• DOCUMENT EXCERPT:
== Segment start ==
I definitely understand that. Part of the reason I went with my truck rather than buy newer with a payment - paid off is always the best route if possible.


----------



## sld92e_23

as soon as the tundra goes diesel..Im getting one for sure...since the Titan is going cummings, Im sure the tundra will follow suit



sld92e_23;1895517 said:


> I like it so far..I have only had it since july...I grabbed an aftermarket warranty with it just for the matinence woes they seem to have.... Im about to bullet proof it with oil cooler , egr, and apr studs...I have a sct tuner in it now and its fully deleted as far as cat and muffler..I have 4" mbrp turbo back....it sounds like a jet


----------



## plowguy43

Toyota has already contracted with Cummins to get that same 5.0 V8 Diesel as well. I'll see if I can find the article.

http://blog.caranddriver.com/toyota-tundra-does-a-titan-move-turns-to-cummins-for-a-diesel-v-8/


----------



## SnoFarmer

The Tundra will utilize a 5.0-liter turbo-diesel V8 from Cummins to power its next-generation Tundra, which is likely to make its debut in 2016 according to Ward’s Auto. It’s unclear how or whether the engines will differ in specifications, but the Nissan unit is expected to make over 300 hp and 500 lb-ft of torque.

in 2016

also...
Industry insiders have revealed that we should expect to see a Cummins diesel engine in the 2016 Toyota Tundra. According to WardsAuto, Toyota is considering the 5.0L Cummins diesel engine in the next generation Tundra, which is the same power plant that will be used in the next generation Nissan Titan. Nissan is also playing with a 2.8L Cummins diesel in their Frontier, which begs the question - will we see the 2.8L Cummins in the Toyota Tacoma?


Toyota will revive their Hino diesel project but when.....
== Segment end ==
• SOURCE DATA:
== Segment start ==
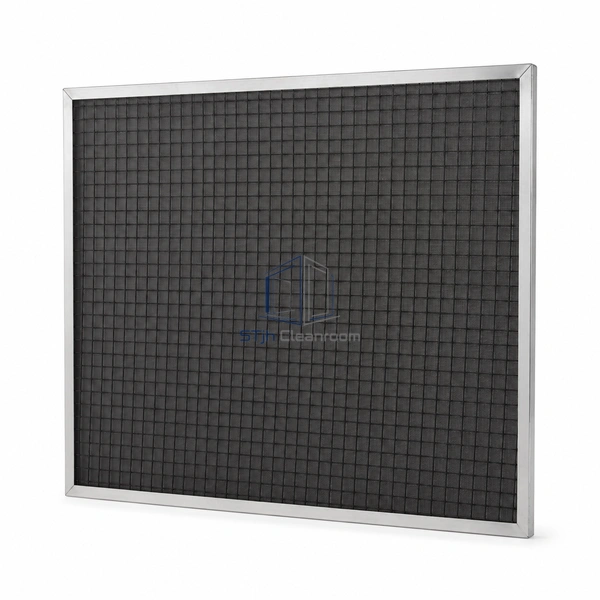 STJH-NYLON-MESH-PRE-FILTER-592X592X10 thin square black nylon screen in a metal frame on white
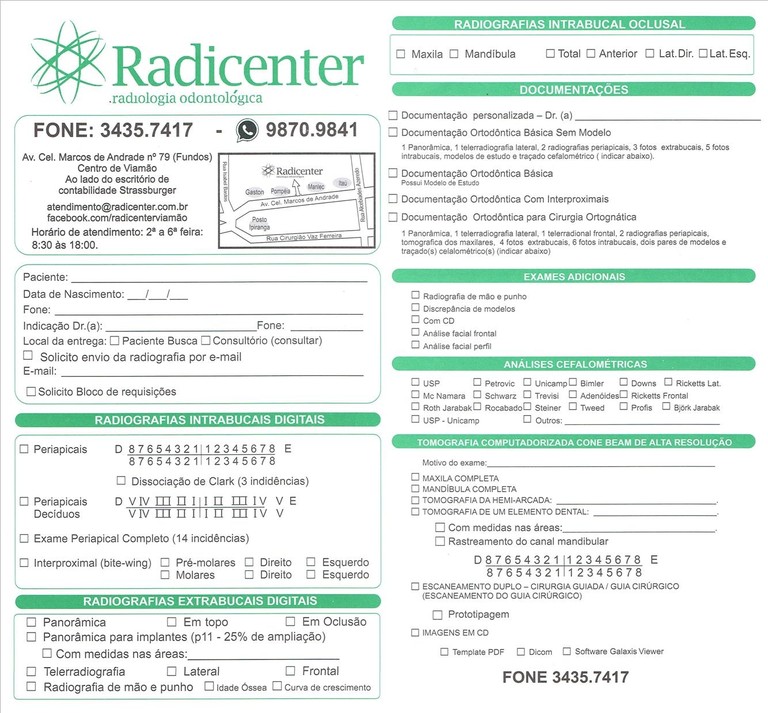 Requisição De Exames - Radicenter Radiologia Odontológica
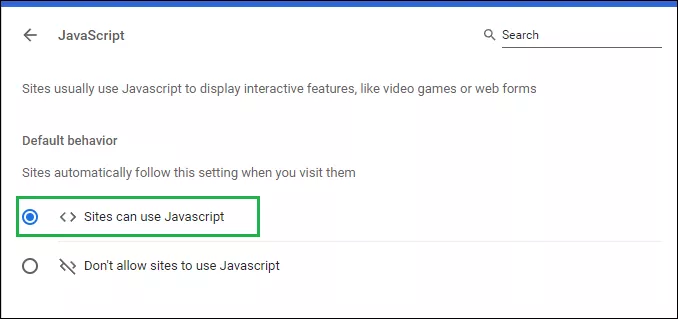 turn on sites can use Javascript 
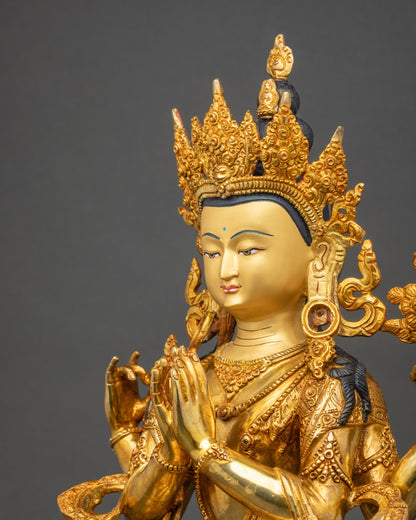Four-armed Chenrezig statue detail, 24k gold fire gilded Avalokiteshvara Buddhist altar statue Nepal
== Segment end ==
• THINGS TO DO:
1 – Decide whether each statement agrees with the diesel pickup thread, answering yes or no and quoting the words of the thread that settle it: (a) The Nissan engine is expected to produce over 300 hp and 500 lb-ft of torque. (b) Nissan is experimenting with a 2.8L Cummins diesel in the Titan. (c) The poster with the SCT tuner has had the truck only since July.
2 – Resume the diesel pickup thread, picking up after its final sentence.

• ANSWERS FOR THE EXERCISE:
1 –
(a) Yes: "the Nissan unit is expected to make over 300 hp and 500 lb-ft of torque"
(b) No: "Nissan is also playing with a 2.8L Cummins diesel in their Frontier"
(c) Yes: "I have only had it since july"

2 –
----------



## Nozzleman

I'll be in the market for a truck in 4-5 years so I'm pretty excited about the diesel 1/2 ton possibilities. Cummins/Tundra would be high up my list for sure. 

Mercer_Me, your truck looks great.


----------



## Nozzleman

I'll be in the market for a truck in 4-5 years so I'm pretty excited about the diesel 1/2 ton possibilities. Cummins/Tundra would be high up my list for sure. 

Mercer_Me, your truck looks great.


----------



## mercer_me

I love the idea of a Cummins in a Tundra. I can't wait to see how they preform. The only thing I'm worried about is with the extra weight of the diesel engine will you be able to put a heavy duty plow on it? If the Cummins engines pan out well for Toyota they should stick with them instead of trying to build their own Hino engine. I know I'd much rather have a Cummins than a Hino.


----------



## mossman381

I am reading all these post of people drooling over a Cummins in a Toyota. Why not just buy a Dodge 2500???


----------



## gallihersnow

mossman381;1896924 said:


> I am reading all these post of people drooling over a Cummins in a Toyota. Why not just buy a Dodge 2500???


Not everyone wants to daily a 3/4 ton. I sure don't, plus Dodge's; while they've come a long way, still aren't up to par with the big 2 and foreign competition in Consumer Reports 2014 reliability and quality survey.


----------



## plowguy43

LOL @ consumer reports. They are most certainly up there in regards to reliability and quality. CR is a joke.


----------



## gallihersnow

plowguy43;1897496 said:


> LOL @ consumer reports. They are most certainly up there in regards to reliability and quality. CR is a joke.


Fiat-Chrysler must put some stock in 'em.

http://www.wsj.com/articles/chryslers-quality-chief-leaves-amid-poor-reliability-ranking-1414502010

Now, I'll stop hi-jacking mercers thread.


----------



## plowguy43

gallihersnow;1897560 said:


> Fiat-Chrysler must put some stock in 'em.
> 
> http://www.wsj.com/articles/chryslers-quality-chief-leaves-amid-poor-reliability-ranking-1414502010
> 
> Now, I'll stop hi-jacking mercers thread.


We can go back and forth about dumb articles all day. I ran a very large fleet of vehicles for 8 years and have statistical proof that they do not enter the shop any more than Ford/Chevy or any other vehicle.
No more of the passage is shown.